Porto Covo is easily reached from Lisbon Airport. From Lisbon, take a bus into the city centre, and then another bus to Porto Covo (journey time 2.5hrs, up to 8 daily services, operated by www.rede-expressos.pt). We can also arrange a private taxi transfer from Lisbon or Faro airport for you at an additional cost.
When is the best time to go to the Rota Vicentina?
We offer the Rota Vicentina from March until November. The summer months of late June-August can be really warm and while the coastal walking usually includes a little wind, it is probably more comfortable to walk outside of these months. Even in November, you can get days where the weather is perfect for walking with a little beach time at the end of your day.
What is the most beautiful part of the Rota Vicentina?
The whole trip is beautiful, to be honest, but there is a distinct difference between the northern and southern sections. The north, from Porto Covo to Odeceixe is the wilder, more untouched part of the walk. The best beaches and vistas are here as it truly is a coastal wilderness. The southern section is more about the towns and people. While there are still some stunning beaches and views, there tend to be a few more people on this part of the route, but the classic Portuguese white-washed villages the dot this section add to its beauty.
What sections of the Rota Vicentina do our tours cover?
Our Fishermen’s Trail tour sticks to the ruggedly beautiful Alentejo coastline, filled with large coastal features such as enormous caves, shifting sand-dunes and dramatic pillars. However, on the southern section of the Rota Vicentina our Wild Algarve tour combines sections of coastal trails with the inland Historical Way, allowing you to experience some of the tranquil Algarve countryside, where you walk through groves of pine and eucalyptus trees and authentic Portuguese villages such as Bordeira, where time seems to stand still.
Some of the days seem quite long – how tough is it?
Yes, a few of the walking days on the Rota Vicentina are quite long – up to around 24km. However, the ascents and descents are actually pretty minor, making it more achievable than it may appear at first glance. What does make it more taxing are the sections where you walk along the sand dunes which can be pretty tiring, and also the fact that the coastal trails are quite narrow and rugged, meaning concentration is required. However, as our pathfinder, Josiah Skeats so eloquently puts it when describing the first day’s walk from Porto Covo to Vila Nova de Milfontes – “The path wades over sand-dunes and across beaches. It teeters atop cliffs and scrambles around inlets. At all times the path is sandy ensuring every kilometre and viewpoint is hard-fought for” – but it is more than worth it for the incredible views! “
I suffer from vertigo – can I do this walk?

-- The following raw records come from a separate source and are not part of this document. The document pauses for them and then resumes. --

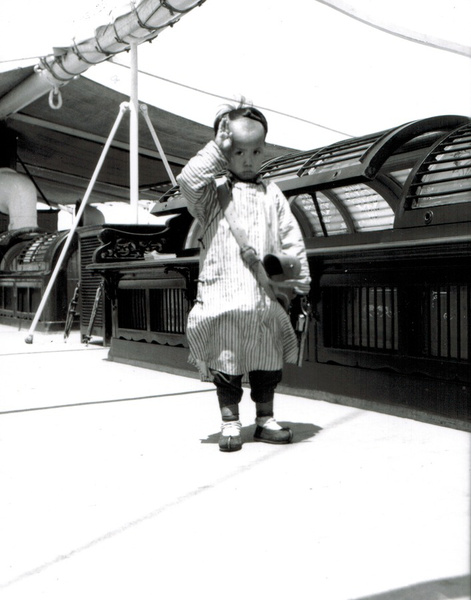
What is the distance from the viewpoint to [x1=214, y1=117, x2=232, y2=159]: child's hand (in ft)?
8.46

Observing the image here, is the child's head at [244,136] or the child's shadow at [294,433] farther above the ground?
the child's head at [244,136]

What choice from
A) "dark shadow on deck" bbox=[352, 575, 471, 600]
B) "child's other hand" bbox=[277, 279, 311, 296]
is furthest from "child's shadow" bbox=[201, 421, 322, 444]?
"dark shadow on deck" bbox=[352, 575, 471, 600]

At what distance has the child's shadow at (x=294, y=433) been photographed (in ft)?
9.32

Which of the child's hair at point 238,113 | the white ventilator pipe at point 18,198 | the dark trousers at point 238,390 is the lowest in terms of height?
the dark trousers at point 238,390

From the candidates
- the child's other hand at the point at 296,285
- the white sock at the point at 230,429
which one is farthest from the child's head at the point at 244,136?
the white sock at the point at 230,429

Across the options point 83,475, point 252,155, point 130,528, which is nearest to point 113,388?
point 83,475

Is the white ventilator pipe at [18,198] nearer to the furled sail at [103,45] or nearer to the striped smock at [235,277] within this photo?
the furled sail at [103,45]

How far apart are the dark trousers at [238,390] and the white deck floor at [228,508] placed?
6.4 inches

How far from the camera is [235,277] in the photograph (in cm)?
261

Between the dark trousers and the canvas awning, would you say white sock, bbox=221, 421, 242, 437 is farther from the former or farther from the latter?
the canvas awning

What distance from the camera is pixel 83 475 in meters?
2.40

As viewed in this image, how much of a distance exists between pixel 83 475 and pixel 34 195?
1181 cm

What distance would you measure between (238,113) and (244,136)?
3.9 inches

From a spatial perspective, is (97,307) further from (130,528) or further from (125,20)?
(130,528)
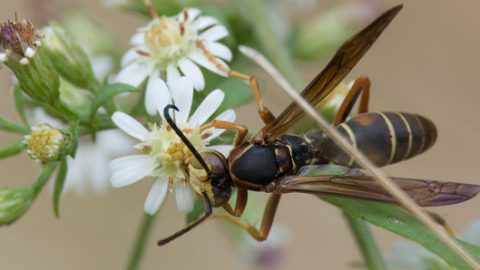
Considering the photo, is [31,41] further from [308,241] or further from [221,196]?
[308,241]

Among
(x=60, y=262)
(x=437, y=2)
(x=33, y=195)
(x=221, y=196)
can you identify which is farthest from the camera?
(x=437, y=2)

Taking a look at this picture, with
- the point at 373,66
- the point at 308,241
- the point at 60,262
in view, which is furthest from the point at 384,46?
the point at 60,262

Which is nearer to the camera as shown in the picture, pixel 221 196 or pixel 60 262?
pixel 221 196

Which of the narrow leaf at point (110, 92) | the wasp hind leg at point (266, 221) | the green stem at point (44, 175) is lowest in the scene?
the wasp hind leg at point (266, 221)

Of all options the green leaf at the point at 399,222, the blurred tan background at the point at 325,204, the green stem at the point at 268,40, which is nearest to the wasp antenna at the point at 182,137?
the green leaf at the point at 399,222

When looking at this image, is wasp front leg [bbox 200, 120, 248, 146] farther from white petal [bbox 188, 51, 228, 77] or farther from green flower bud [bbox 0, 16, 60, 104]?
green flower bud [bbox 0, 16, 60, 104]

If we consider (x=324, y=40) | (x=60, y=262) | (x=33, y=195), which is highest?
(x=60, y=262)

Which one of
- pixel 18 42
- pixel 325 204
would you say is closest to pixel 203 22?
pixel 18 42

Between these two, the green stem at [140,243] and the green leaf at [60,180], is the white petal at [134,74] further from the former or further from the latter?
the green stem at [140,243]
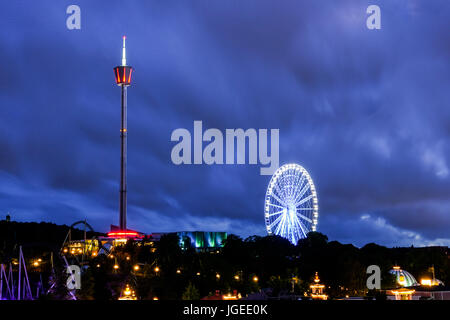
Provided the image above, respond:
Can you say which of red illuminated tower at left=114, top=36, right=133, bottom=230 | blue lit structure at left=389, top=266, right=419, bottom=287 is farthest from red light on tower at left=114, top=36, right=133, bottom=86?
blue lit structure at left=389, top=266, right=419, bottom=287

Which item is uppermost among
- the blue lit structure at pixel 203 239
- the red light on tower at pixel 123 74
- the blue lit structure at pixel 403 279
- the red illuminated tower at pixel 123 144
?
the red light on tower at pixel 123 74

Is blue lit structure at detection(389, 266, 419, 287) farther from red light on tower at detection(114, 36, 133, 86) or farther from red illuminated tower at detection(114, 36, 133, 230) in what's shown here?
red light on tower at detection(114, 36, 133, 86)

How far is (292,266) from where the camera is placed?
114 meters

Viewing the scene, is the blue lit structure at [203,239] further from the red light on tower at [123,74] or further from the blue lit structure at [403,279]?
the blue lit structure at [403,279]

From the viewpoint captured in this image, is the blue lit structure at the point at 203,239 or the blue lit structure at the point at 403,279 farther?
the blue lit structure at the point at 203,239

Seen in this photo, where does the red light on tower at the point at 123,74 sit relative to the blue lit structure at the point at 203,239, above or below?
above

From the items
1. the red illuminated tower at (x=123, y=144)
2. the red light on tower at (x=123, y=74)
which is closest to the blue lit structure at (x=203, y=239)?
the red illuminated tower at (x=123, y=144)

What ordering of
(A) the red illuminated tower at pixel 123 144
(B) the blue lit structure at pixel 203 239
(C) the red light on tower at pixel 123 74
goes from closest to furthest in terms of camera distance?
(A) the red illuminated tower at pixel 123 144 < (C) the red light on tower at pixel 123 74 < (B) the blue lit structure at pixel 203 239

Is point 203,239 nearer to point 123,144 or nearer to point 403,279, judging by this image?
point 123,144

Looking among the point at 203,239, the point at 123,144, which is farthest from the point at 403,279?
the point at 203,239

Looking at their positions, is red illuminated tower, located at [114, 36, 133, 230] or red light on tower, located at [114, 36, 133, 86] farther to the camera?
red light on tower, located at [114, 36, 133, 86]

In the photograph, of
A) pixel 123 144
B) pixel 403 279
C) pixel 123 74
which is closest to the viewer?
pixel 403 279
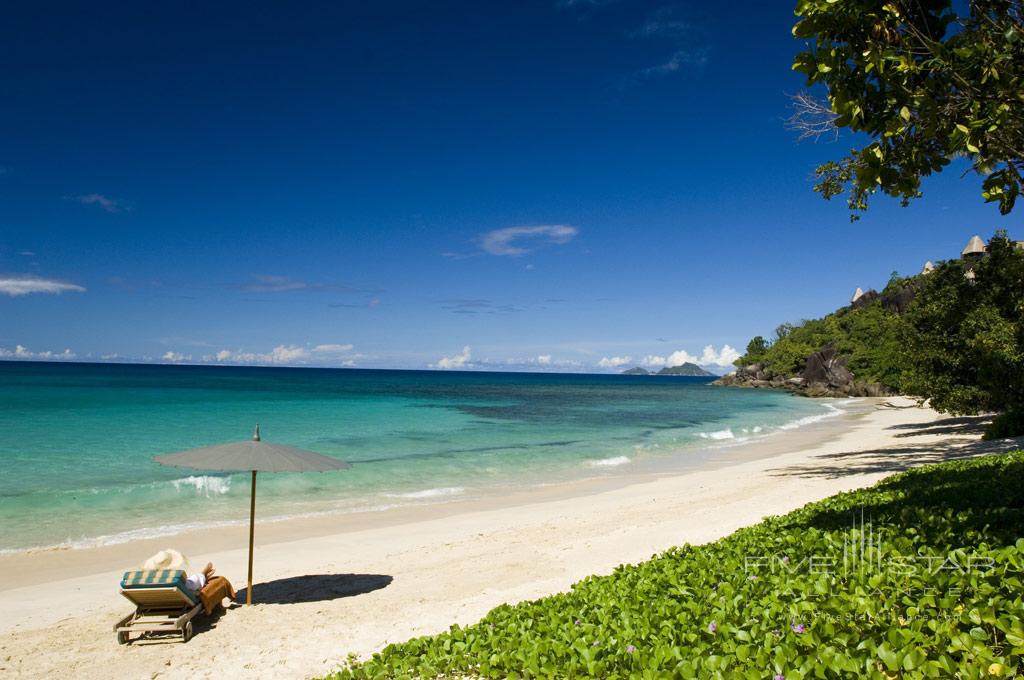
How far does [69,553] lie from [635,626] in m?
12.5

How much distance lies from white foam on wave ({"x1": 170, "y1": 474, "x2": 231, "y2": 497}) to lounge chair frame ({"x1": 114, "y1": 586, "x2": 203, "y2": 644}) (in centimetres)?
1044

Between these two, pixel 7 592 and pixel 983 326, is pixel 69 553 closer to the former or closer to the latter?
pixel 7 592

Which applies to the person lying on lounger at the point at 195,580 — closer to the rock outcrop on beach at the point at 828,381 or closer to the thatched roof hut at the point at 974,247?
the rock outcrop on beach at the point at 828,381

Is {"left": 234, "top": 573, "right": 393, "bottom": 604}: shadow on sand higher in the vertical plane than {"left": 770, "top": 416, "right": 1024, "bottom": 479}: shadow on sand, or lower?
lower

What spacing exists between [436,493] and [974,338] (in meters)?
18.0

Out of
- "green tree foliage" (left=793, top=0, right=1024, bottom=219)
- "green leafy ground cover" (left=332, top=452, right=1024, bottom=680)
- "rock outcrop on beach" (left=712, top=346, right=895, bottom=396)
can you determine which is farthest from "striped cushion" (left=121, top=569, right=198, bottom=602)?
"rock outcrop on beach" (left=712, top=346, right=895, bottom=396)

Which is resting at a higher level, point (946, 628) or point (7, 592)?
point (946, 628)

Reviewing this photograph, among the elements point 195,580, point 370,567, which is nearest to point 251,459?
A: point 195,580

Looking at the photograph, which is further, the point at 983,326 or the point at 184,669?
the point at 983,326

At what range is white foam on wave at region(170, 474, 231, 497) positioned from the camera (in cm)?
1776

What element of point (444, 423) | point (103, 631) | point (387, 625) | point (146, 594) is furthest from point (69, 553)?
point (444, 423)

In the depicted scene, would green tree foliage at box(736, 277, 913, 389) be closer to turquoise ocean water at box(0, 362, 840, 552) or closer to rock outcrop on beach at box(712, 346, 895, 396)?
rock outcrop on beach at box(712, 346, 895, 396)

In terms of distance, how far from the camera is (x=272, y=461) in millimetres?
8352

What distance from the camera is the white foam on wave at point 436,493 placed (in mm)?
17688
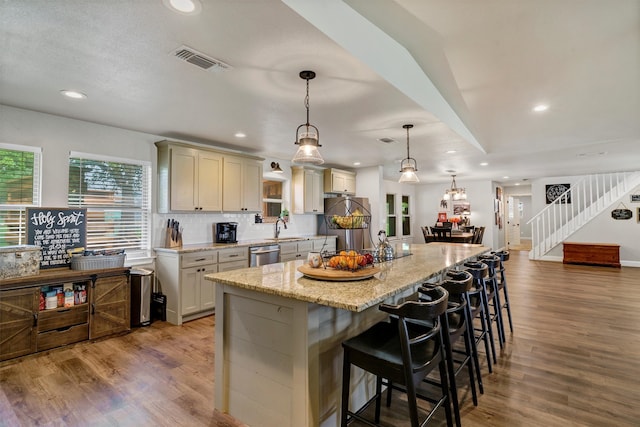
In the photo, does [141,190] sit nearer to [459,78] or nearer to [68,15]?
[68,15]

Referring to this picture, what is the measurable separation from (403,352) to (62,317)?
345 cm

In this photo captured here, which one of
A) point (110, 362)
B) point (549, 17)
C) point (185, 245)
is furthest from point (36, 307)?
point (549, 17)

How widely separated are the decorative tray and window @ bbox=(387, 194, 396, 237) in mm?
7045

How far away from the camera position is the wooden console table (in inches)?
304

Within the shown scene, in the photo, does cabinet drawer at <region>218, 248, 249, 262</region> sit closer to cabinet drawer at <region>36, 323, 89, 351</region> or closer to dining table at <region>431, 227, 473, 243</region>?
cabinet drawer at <region>36, 323, 89, 351</region>

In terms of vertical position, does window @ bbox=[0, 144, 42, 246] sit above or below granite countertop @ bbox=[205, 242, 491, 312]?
above

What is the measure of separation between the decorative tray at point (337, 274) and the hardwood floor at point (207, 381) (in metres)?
0.96

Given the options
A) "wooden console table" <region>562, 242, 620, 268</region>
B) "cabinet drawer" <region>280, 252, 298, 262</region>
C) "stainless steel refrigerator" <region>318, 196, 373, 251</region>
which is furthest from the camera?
"wooden console table" <region>562, 242, 620, 268</region>

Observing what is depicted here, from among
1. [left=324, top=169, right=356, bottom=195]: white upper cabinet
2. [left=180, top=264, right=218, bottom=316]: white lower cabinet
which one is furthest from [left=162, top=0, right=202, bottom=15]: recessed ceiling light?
[left=324, top=169, right=356, bottom=195]: white upper cabinet

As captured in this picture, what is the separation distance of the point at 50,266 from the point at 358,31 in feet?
12.3

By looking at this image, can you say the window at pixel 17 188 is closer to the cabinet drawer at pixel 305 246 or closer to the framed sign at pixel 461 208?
the cabinet drawer at pixel 305 246

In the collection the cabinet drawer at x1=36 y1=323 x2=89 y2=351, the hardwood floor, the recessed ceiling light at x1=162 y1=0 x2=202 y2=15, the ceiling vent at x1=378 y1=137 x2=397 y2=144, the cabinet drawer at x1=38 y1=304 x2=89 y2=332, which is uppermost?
the recessed ceiling light at x1=162 y1=0 x2=202 y2=15

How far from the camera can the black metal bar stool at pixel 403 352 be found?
1.52 metres

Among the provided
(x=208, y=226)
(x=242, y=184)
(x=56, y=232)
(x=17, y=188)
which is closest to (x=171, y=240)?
(x=208, y=226)
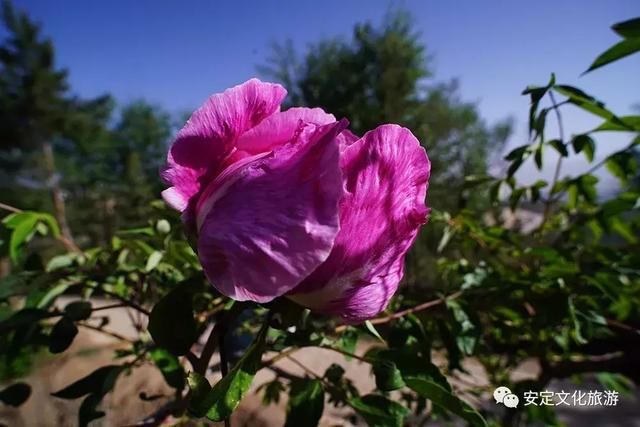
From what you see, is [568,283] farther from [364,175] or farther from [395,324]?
[364,175]

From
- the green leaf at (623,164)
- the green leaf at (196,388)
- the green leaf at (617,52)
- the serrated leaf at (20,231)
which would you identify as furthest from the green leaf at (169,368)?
the green leaf at (623,164)

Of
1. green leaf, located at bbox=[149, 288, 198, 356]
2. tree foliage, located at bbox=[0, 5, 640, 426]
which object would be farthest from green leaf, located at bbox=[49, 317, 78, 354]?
green leaf, located at bbox=[149, 288, 198, 356]

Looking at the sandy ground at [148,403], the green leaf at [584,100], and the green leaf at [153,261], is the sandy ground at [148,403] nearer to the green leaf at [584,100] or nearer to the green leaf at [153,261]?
the green leaf at [153,261]

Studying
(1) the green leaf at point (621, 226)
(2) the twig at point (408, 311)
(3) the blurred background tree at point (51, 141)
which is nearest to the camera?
(2) the twig at point (408, 311)

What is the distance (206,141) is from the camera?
0.21 meters

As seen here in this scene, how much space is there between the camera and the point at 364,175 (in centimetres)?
19

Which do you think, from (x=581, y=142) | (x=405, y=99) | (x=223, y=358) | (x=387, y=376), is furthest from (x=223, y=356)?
(x=405, y=99)

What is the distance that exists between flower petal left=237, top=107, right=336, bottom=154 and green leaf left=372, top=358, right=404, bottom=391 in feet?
0.50

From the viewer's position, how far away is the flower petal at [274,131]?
8.1 inches

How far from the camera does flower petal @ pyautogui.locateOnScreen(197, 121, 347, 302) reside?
6.7 inches

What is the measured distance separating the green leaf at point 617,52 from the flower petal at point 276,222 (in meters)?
0.23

Unfortunately, this is probably not the trip for you if you suffer from vertigo. As alluded to above, the paths can be narrow and there are some steep drop-offs on most days, so they can be a little vertigo-inducing!
Can I swim at any of the beaches?
Walking along the miles and miles of golden, unspoiled beaches, it is certainly hard to resist the temptation to pop for a quick swim and at times, this is definitely possible at some of the sheltered coves but you should bear in mind that this is the Atlantic coast, and therefore it can get pretty wild. Those waves attract a lot of surfers for a reason! So if you are thinking about going for a swim, please make sure you pay attention to any signs on the beach providing warnings. One of the nicest spots is the lovely Praia do Amalia, an idyllic beach with a waterfall that cascades down to meet the beach and a favoured holiday spot for Amália Rodrigues, one of Portugal’s most famous Fado singers.